O co w tym chodzi, że mnożarki stają się popularne? Otóż….ogrzanie całego tunelu i szklarni, które siłą rzeczy nie są szczelne to jednak wyzwanie finansowe, ale i logistyczne. Z tego powodu trzeba ograniczyć powierzchnię, którą się nagrzewa w sytuacjach ewentualnego spadku temperatur. To z tego choćby powodu praktykuje się obniżanie „sufitów” aby ciepło utrzymać jak najbliżej strefy rozwoju roślin. Ostatnim trendem u miłośników własnych sadzonek, którzy mają tunele i szklarnie w swoich ogrodach jest montowanie w ich wnętrzu dodatkowych osłon, które da się łatwo i niskim kosztem dogrzać od końca zimy lub od początku wiosny w sytuacjach nagłego spadku temperatur. Takie rozwiązanie sprawia, że wewnątrz dodatkowej osłony jest cieplej, bo sama jest izolowana, ale też można ją szybciej dogrzać, bo ma małe gabaryty. Taki podwójny tunel czy szklarenka mają wbrew pozorom sens.
Stosując mnożarki, większość osób która je buduje wpierw prowadzi siewy i wstępną uprawę roślin na parapetach okiennych i z chwilą, gdy już się nie mieszczą bądź widać, że wyciągają się rośliny do światła lub bledną. DIONP okresowo w swojej szklarni z poliwęglanu montuje od marca mały tunel, który jest dogrzewany nocą grzejnikiem elektrycznym olejowym uruchamianym o zaprogramowanych godzinach. O naszej mnożarce pisaliśmy TUTAJ.
Bardzo ciekawym rozwiązaniem jest choćby wykorzystanie starych futryn okiennych ze szkła. Część ludzi z nich buduje choćby całe szklarenki, ale można z nich także zrobić tymczasową mnożarkę. Dzięki przeszkleniu do wnętrza takiego inspektu wpada dużo światła z boku i góry.
Jedni mając dużo futryn okiennych budują z nich boki i dach mnożarki, co wpływa na polepszenie doświetlenia, ale i ogranicza utratę ciepła.

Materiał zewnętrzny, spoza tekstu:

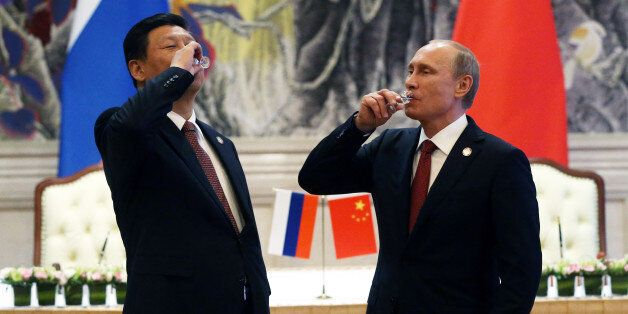 SHANGHAI, CHINA - MAY 21: President of Russia Vladimir Putin and Chinese President Xi Jinping toast with vodka during a signi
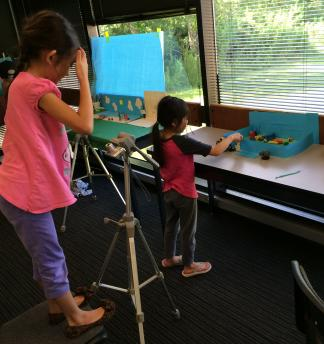 Young children at KidsU at University of Houston-Clear Lake create claymation with digital photography.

Spód zostawiają albo jaki jest (czyli goła gleba) albo też układają na nim styropian, który doskonale izoluje bądź inne materiały np. deski, tkaniny, włókninę, kostkę itd. Inni szybami okładają tylko boki mnożarki, a dach np. okrywają folią ogrodniczą. Na wypadek spadku temperatur całość można dodatkowo okrywać białą, grubą agrowłókniną, która dodatkowo wszystko izoluje. Tworzy się wówczas niejako kokon.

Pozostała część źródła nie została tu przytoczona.